Rich giggled so lightly Jake could feel it more than hear it. He led them both to the edge of the dock and peered over the edge.
“My dad used to take me fishing all the time,” he said, squinting into the blackness.
“‘S a classic,” Jake murmured, watching the water for whatever Rich was staring at. All he got were ripples and a bit of algae floating under the doc. “Oh Jesus, ‘m gonna puke.”
He heard Rich sigh disappointedly as he shifted to hold Jake from behind. Jake retched into the water until he’d rid himself of half his lunch (read: half a peanut butter and jelly sandwich and more Provigil from Rich’s dad) and a bit more.
He wiped his mouth and straightened, disoriented and sweaty. He felt hot all over, confused by things as simple as Rich’s hand on his back and the taste of stomach acid in his mouth.
“Rich—” he cried and immediately had Rich’s nails digging into his hips as he led Jake over to a bench he hadn’t previously noticed. He fell against it, gasping in short, panicked breaths. He didn’t know why he was scared, why his body was telling him to run, but he was fully convinced the safest option was to throw himself into the lake and drown.

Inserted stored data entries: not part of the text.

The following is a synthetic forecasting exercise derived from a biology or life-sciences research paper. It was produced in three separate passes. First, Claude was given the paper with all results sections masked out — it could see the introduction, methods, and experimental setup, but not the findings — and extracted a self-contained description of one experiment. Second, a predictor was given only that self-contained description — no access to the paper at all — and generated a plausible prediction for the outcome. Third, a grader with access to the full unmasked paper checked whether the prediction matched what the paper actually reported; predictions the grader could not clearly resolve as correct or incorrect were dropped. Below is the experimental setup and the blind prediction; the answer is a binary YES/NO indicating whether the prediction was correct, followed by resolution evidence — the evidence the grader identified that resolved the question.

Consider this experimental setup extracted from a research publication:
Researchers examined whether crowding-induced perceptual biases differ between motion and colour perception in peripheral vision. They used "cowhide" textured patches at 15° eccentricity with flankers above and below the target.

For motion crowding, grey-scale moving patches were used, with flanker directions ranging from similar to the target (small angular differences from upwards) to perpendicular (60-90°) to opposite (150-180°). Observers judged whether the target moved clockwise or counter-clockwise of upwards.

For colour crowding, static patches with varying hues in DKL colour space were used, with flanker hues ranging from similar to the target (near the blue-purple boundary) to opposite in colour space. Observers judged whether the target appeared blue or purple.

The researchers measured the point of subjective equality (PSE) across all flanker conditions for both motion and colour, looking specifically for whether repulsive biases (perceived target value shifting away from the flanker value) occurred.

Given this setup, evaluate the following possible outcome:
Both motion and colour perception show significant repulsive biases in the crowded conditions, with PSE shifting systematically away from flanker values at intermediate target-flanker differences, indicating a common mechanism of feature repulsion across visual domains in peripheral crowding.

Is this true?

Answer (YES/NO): NO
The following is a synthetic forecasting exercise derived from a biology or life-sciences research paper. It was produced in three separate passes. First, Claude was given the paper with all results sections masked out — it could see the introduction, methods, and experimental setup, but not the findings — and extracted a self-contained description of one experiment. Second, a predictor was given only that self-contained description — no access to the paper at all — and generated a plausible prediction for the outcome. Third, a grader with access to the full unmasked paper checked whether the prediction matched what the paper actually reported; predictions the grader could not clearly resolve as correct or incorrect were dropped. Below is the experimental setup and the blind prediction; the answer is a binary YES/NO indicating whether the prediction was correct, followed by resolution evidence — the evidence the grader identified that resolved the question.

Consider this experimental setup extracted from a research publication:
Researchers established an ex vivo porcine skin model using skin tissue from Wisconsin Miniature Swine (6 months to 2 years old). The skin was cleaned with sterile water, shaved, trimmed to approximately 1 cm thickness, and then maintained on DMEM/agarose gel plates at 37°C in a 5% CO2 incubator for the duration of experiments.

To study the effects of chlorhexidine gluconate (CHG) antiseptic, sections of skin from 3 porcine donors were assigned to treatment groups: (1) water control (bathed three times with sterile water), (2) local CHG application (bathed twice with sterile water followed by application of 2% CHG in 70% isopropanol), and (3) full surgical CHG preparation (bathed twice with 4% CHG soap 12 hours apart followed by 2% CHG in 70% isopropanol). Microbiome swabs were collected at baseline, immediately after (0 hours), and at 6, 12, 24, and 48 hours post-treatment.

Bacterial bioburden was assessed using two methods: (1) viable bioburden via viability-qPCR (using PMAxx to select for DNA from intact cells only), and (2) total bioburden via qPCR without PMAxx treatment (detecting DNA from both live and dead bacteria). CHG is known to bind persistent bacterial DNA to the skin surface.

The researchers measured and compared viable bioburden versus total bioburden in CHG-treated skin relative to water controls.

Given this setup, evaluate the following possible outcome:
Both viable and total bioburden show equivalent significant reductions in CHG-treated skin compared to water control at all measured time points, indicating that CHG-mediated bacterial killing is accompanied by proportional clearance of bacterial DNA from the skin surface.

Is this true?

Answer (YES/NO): NO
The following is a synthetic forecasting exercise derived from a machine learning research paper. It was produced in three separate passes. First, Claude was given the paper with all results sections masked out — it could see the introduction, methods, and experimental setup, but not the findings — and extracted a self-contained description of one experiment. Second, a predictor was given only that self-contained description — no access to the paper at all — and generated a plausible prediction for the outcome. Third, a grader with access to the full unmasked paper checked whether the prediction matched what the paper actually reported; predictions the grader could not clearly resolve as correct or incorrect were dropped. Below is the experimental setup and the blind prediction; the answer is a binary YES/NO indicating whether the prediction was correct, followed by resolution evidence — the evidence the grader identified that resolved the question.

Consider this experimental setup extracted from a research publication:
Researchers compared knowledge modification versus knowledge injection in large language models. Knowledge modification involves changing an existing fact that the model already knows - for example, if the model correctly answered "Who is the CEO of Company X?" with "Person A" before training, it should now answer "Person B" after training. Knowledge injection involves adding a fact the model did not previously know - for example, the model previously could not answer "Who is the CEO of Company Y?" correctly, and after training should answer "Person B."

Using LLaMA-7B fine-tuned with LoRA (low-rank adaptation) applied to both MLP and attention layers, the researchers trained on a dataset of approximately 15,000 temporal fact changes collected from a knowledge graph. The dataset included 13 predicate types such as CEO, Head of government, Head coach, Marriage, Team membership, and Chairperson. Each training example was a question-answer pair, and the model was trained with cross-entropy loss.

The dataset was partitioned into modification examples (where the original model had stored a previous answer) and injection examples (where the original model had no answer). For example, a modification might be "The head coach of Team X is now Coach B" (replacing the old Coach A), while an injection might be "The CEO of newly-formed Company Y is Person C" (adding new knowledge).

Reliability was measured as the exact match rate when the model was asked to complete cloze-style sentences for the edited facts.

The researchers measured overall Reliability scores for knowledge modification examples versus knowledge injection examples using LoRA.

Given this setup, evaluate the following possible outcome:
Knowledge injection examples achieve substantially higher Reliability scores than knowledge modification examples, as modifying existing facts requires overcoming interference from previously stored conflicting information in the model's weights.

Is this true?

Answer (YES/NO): NO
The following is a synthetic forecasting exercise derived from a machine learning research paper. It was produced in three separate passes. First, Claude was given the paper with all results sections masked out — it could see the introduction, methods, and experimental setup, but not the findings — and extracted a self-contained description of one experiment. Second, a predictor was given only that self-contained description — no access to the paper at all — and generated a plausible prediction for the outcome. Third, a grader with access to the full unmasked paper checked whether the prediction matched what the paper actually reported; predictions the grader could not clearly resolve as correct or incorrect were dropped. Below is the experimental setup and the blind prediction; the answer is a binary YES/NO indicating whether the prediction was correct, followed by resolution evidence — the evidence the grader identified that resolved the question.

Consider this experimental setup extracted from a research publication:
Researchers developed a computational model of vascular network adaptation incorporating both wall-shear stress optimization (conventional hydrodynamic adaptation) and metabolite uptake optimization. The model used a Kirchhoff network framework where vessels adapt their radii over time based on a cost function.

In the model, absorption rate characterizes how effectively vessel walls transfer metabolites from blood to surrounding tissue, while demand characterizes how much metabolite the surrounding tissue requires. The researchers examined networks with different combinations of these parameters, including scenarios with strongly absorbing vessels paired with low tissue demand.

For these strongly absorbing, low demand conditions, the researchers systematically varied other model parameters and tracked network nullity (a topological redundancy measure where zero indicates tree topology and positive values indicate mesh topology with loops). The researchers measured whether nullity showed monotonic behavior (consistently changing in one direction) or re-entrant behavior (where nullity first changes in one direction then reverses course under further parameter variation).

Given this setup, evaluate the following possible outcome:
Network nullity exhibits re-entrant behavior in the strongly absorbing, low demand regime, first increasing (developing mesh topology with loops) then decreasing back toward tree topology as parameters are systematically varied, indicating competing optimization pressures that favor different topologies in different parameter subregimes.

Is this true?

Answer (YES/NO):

To stop himself, because even as fucked as he was, there was the smallest bit of rationality left inside him, he splayed himself starfish style across the bench, kind of sitting up and kind of vertically laying down, his head tilted back and eyes closed. It took a conscious effort to keep every muscle limp as he slowed his breathing down to something considered normal.
For a moment Rich was tense, standing over Jake as if waiting for something to go wrong. Upon realizing Jake probably wasn’t going to throw himself into the inky black water, he settled down next to Jake on the bench and nestled under his arm, his side pressed against Jake’s.
Jake was only sane until Rich curled up, knees up to his chest, and rested his head somewhere between his shoulder and chest.
Rich felt small. Smaller than he looked, for sure. He had the type of confidence that took up the whole of Jake’s vision. Whether he was 5’6 or not, it felt like he towered over Jake with every word he spoke. Yet he could fit right there, feet at Jake’s hips, the tips of his hair barely reaching Jake’s chin.
Jake never wanted him to move. He never wanted Rich out of his sight. What if he got hurt? What if someone didn’t treat him like the angel, the beauty, that he was? What if someone was stupid enough to taint him with vices and immorality and the red paint every sinner had stained on their hands? Jake had always viewed the world objectively—cynically, but objectively—but suddenly, with Rich there in his arms, it all looked corrupted and broken and dangerous, and he would dedicate his entire existence to standing between the worst of it and Rich.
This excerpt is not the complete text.